At one point in the episode, Mert asked Yakovenko what Solana’s moat could be in a world where new layer-1s and layer-2s come to market that make blockchains fast and blockspace cheap, slimming Solana’s current edge.
Yakovenko’s answer pretty much boils down to: Keep executing. He also talks about hiring at Solana for tech people rather than academics, because the former are better able to work in a pressure cooker and ship features fast.
- “We want to understand the causal connection to things, it’s in our nature to do that.

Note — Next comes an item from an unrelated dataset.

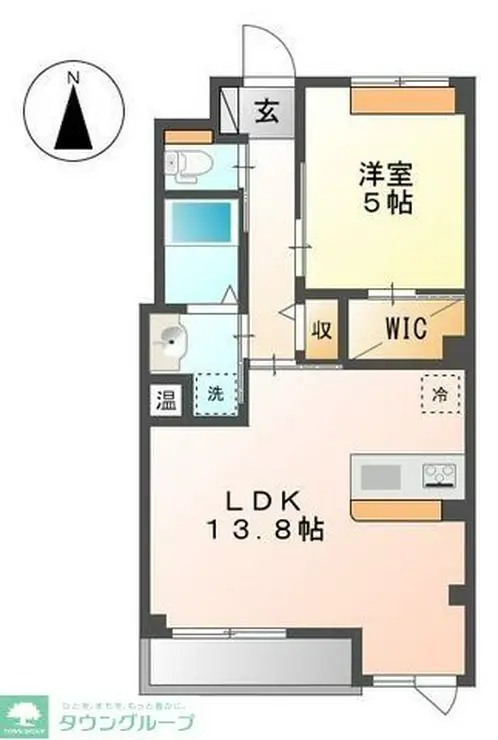 クレシア 2階階 間取り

But in a market there is no causal connection it’s literally like, ‘Are there more buyers than sellers?’” — Joe McCann, CEO and CIO at Asymmetric Capital
McCann said this while disagreeing with me about the impact of memecoins on SOL’s price, but since I am eminently humble, I’m including it here anyways.
I like what McCann is saying here because despite all the endless market analysis and tea leaves reading you’ll see in the media and online, sometimes it’s ultimately indecipherable why markets do what they do.

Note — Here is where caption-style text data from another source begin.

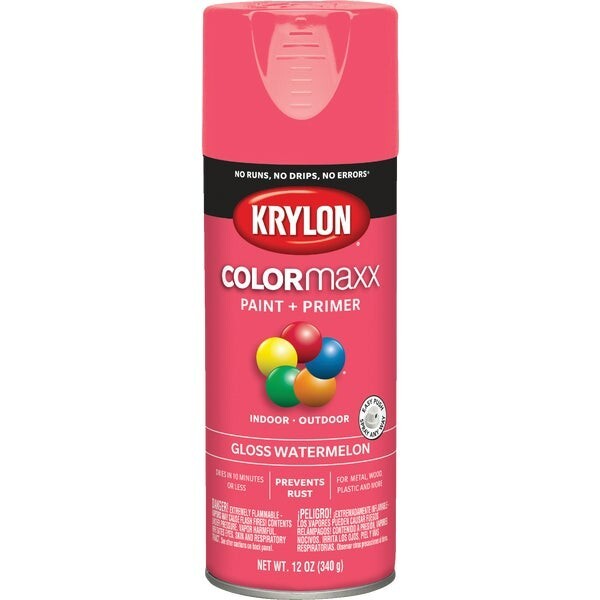 (12)-Krylon ColorMaxx 12 Oz. Gloss Spray Paint, Watermelon Model: K05544007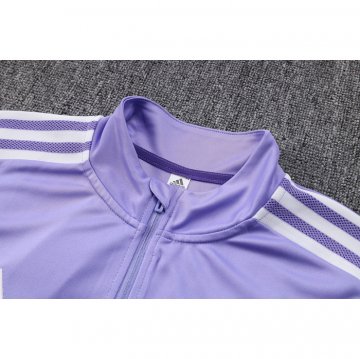 Chandal de Sudadera del Real Madrid Nino 22-23 Purpura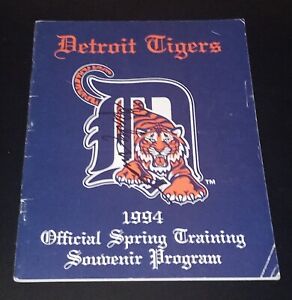 Sparky Anderson Authentic Autographed Detroit Tigers 1994 Detroit Tigers Program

When the price goes up, it’s because the market has more buy volume than sell volume. Identifying the buyers and sellers and their motivations are an inexact science at best.
- “Issuance is a cost to non-stakers. They do not receive that [issuance]. Stakers do … there is a value transfer from non-stakers to stakers.” — Dan Smith, data lead at Blockworks Research
I’ve been growing increasingly interested in how value flows around the Solana ecosystem. When the price of SOL goes up, and as time passes, different stakeholders are rewarded differently.

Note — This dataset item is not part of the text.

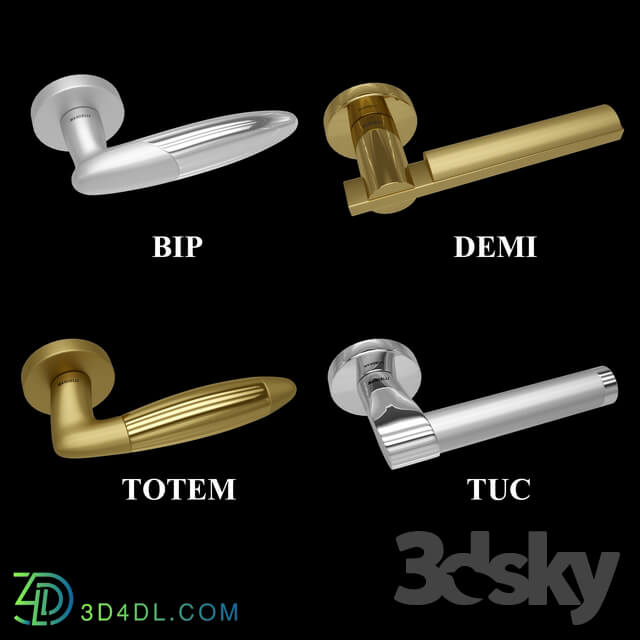 Handles for doors and windows Mandelli 4 pcs. 4 colors 5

Many Solana watchers, including this newsletter, have debated if SOL’s inflation should be brought down. Inflation is dilutive, and disinflation can be bullish for an asset’s price, the thinking goes — likely influenced by the Bitcoin halving.
But in Solana, issuance only dilutes non-stakers, because newly minted SOL goes to validators, and validators pass it on to stakers.
- “I always like that framing which is just create a new category and go after a small market that you think will grow” — Mert Mumtaz, CEO of Helius
The layer-1 wars and endless debates about which blockchain is best become very tiresome after a while. I liked the point Mert made on a recent episode though: To compete in crypto, you need to go after a meaningfully new market or use case.
SOL shouldn’t be cast as an ETH killer. It’s a different blockchain that makes different tradeoffs. And Monad, Berachain, MegaETH, and the rest of them shouldn’t try to be SOL killers. They should pick a different axis upon which they can meaningfully outperform Solana.
- “I don’t think it’s really workable, sadly.” — Rune Christensen, co-founder of Sky
Christensen, the co-founder of Sky (formerly Maker), is referring to futarchy here, which is a buzzy new governance concept in the Solana world.
Futarchy has markets, rather than voters, decide what a DAO should do. I was curious to get Christensen’s take on it because DAO governance has always been a struggle, and MakerDAO is one of the oldest examples.
Christensen is basically bearish on futarchy because he thinks collective wisdom is wrong, and DAOs need someone smart who can decipher the difference between a good marketing initiative and a ponzi scheme, for instance.
This sounded a bit like a pitch for traditional corporate governance to me, but what do I know?